Entrevista:O Estado inteligente

sexta-feira, março 04, 2005

Jornal O Globo - Luiz Garcia Sem gaiola para o Bem-Te-Vi

Quais são as opções de um líder comunitário de favela no Rio de Janeiro? A mais comum é transformar-se em sócio minoritário do traficante da área. É cômoda, rentável e promete alto índice de sobrevivência. Outra é procurar mobilizar a comunidade contra os bandidos. Talvez não exatamente enfrentá-los a ferro e fogo, mas negar-lhes qualquer obediência e serviços. É brava atitude: logo merecerá as homenagens póstumas da comunidade.


Segundo aparentemente sugerem seus defensores, William Oliveira, presidente da Associação Pró Melhoramentos dos Moradores da Rocinha, teria escolhido um terceiro caminho. Pessoas de bem, ligadas a ações sociais na favela, sustentam que William lutava por investimentos sociais e também por “medidas de segurança que possam estabilizar a situação de forma duradoura”. São cidadãos de inegável boa-fé. É pena que não tenham detalhado essa política de segurança.

Infere-se que seria a busca de alguma forma de diálogo com a bandidagem sem cumplicidade. Não me perguntem como seria possível.

Segundo a polícia, que prendeu William e o acusa de ser cúmplice de Bem-Te-Vi, chefe local do tráfico, o líder comunitário trabalhava para os bandidos. Não como traficante ou soldado, mas como informante e prestador e serviços. Conseguir-lhes rádios, por exemplo, o que parece comprovado. Além disso, há conversas gravadas entre William e Bem-Te-Vi que sugerem relacionamento cordial. Pelo sabido até agora, não são provas arrasadoras. Reais, mas não mostram o líder comunitário como mais do que um prestador de pequenos serviços à bandidagem.

A razão principal da prisão de William parece ser o fato indiscutível desses contatos com o chefe do tráfico. Em tese, não deveria tê-los; na prática, aguarda-se que a polícia mostre concretamente que pode garantir a sobrevivência de um líder de honestos moradores de uma favela que seja abertamente hostil aos bandidos.

Não existe qualquer precedente nesse sentido. Como não existe exemplo de favela onde a paz seja garantida a longo prazo (por curtos períodos já aconteceu diversas vezes, o que é escasso consolo) pela presença policial.

E o forte empenho das pessoas de bem que defendem William ? diversas delas ligadas a ações sociais importantes na Rocinha -- certamente não é gratuito. À distância, duas especulações podem ser feitas: 1. William trabalhava pelo bem da comunidade e para poder fazê-lo pagava o preço de ligações perigosas com os bandidos da área. 2. A sua prisão e condenação por delitos que essas ligações implicavam não enfraquece o poder de Bem-Te-Vi na área.

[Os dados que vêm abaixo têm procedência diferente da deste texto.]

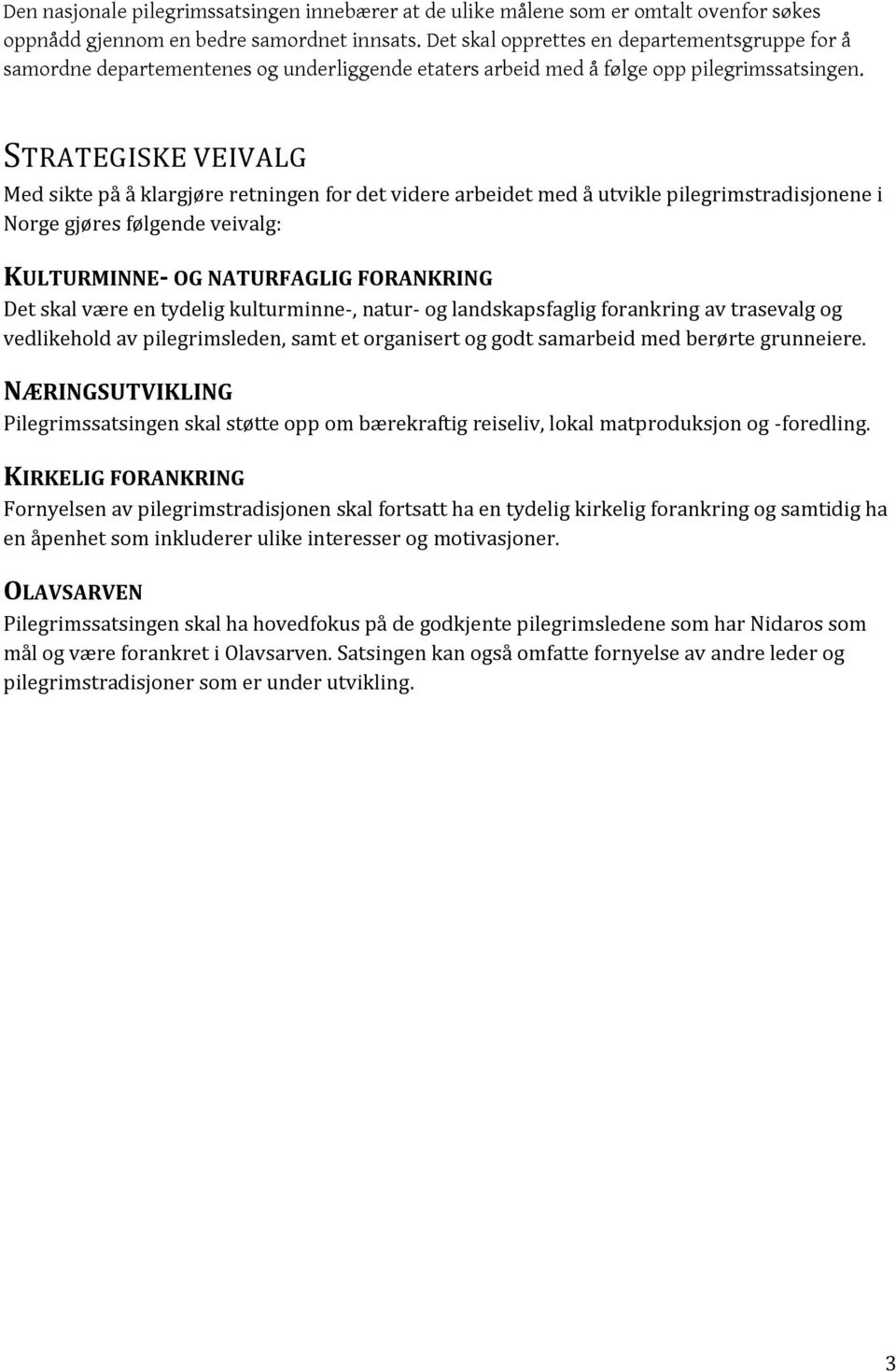 STRATEGISKE VEIVALG Med sikte på å klargjøre retningen for det videre arbeidet med å utvikle pilegrimstradisjonene i Norge gjøres følgende veivalg: KULTURMINNE- OG NATURFAGLIG FORANKRING Det skal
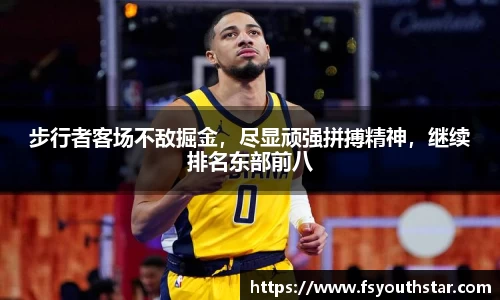 步行者客场不敌掘金，尽显顽强拼搏精神，继续排名东部前八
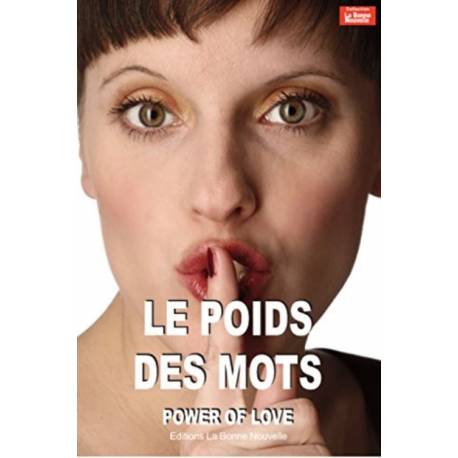 Le Poids Des Mots - Power Of Love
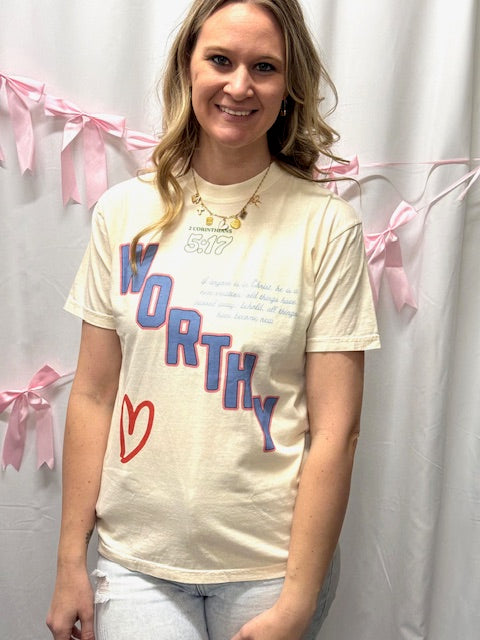 Worthy T shirt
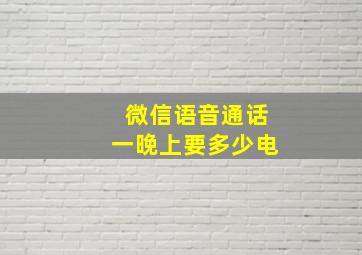 微信语音通话一晚上要多少电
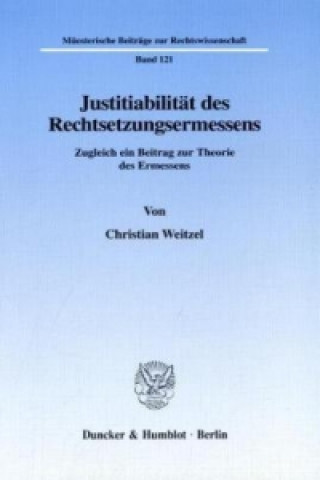 Carte Justitiabilität des Rechtsetzungsermessens. Christian Weitzel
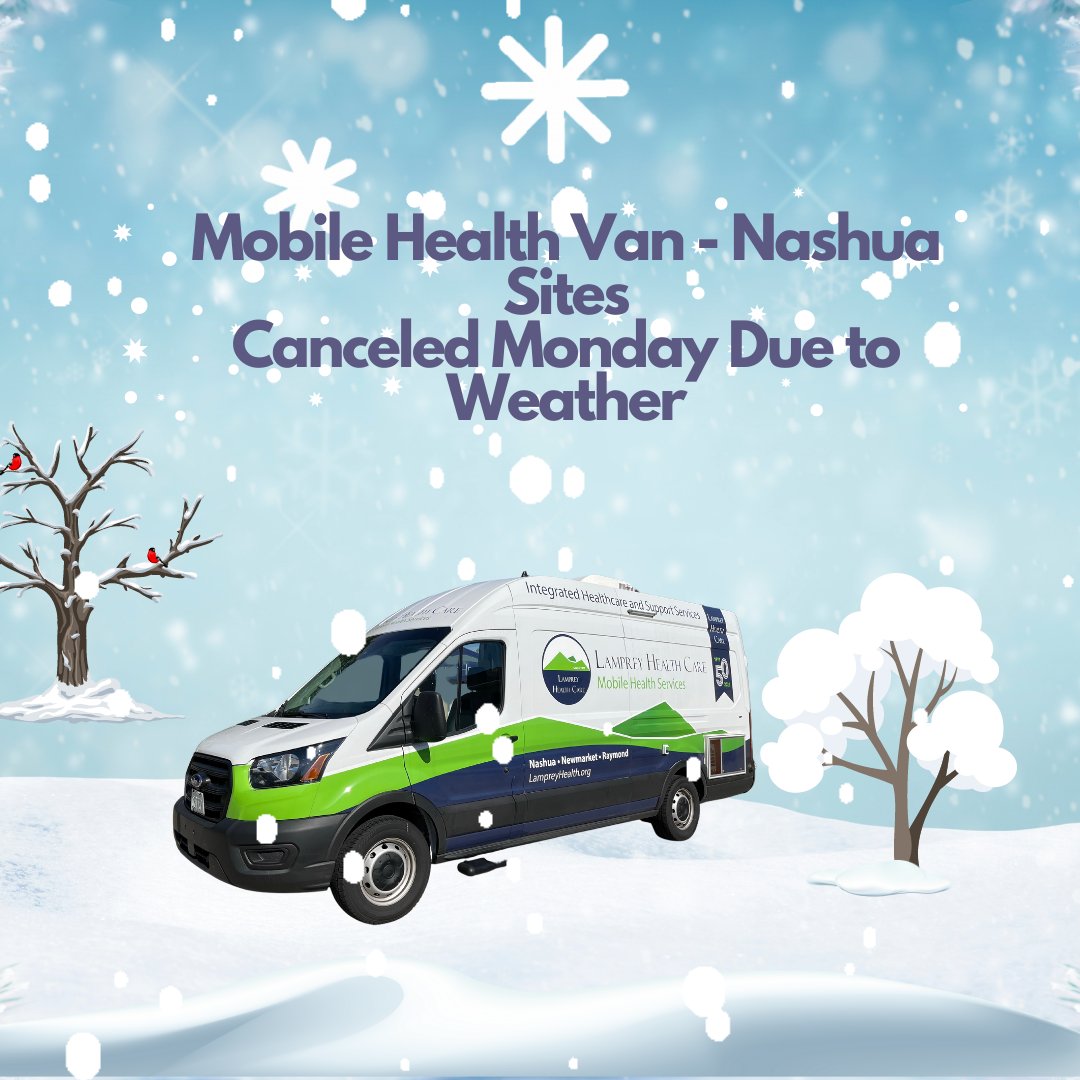 LampreyHealth's tweet photo. Our Mobile Health Van site visits in Nashua are canceled Monday due to inclement weather.

Please call our Nashua Center for other options, including same-day appointments.
603-883-1626

#MobileHealthVan #NashuaNH #MobileHealth #SteppingStones #FamilyPromise https://t.co/gVymD5cocR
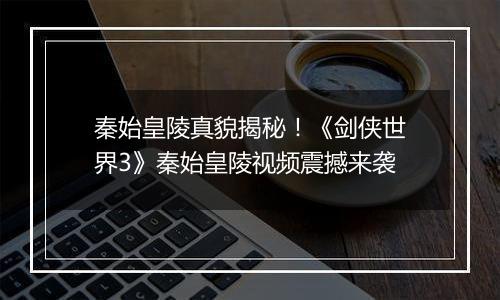 秦始皇陵真貌揭秘！《剑侠世界3》秦始皇陵视频震撼来袭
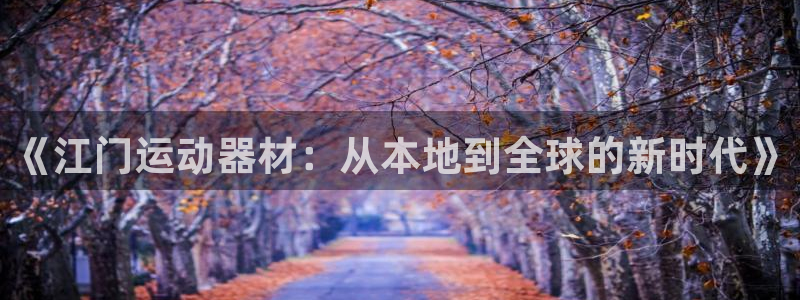 征途国际招商电话是多少:《江门运动器材:从本地到全球的新时代
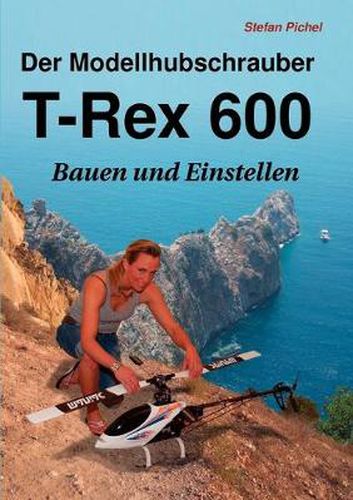 Cover image for Der Modellhubschrauber T-Rex 600: Bauen und Einstellen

Salvo aparecimento de fatos mais graves sugere-se mão leve na punição dos delitos comprovados. O problema é o depois: que garantia o poder público dará aos moradores da Rocinha de que sua vida continuará igual -- ou, quem sabe, vai melhorar ? sem alguém como William. E que certeza de sobrevivência terão líderes comunitários que não tenham algum nível de entendimento com os verdadeiros donos da área.

Nada do que aqui se diz significa condenação da ação policial em si. Mesmo que demonstre como é mais fácil prender um William do que engaiolar um Bem-Te-Vi.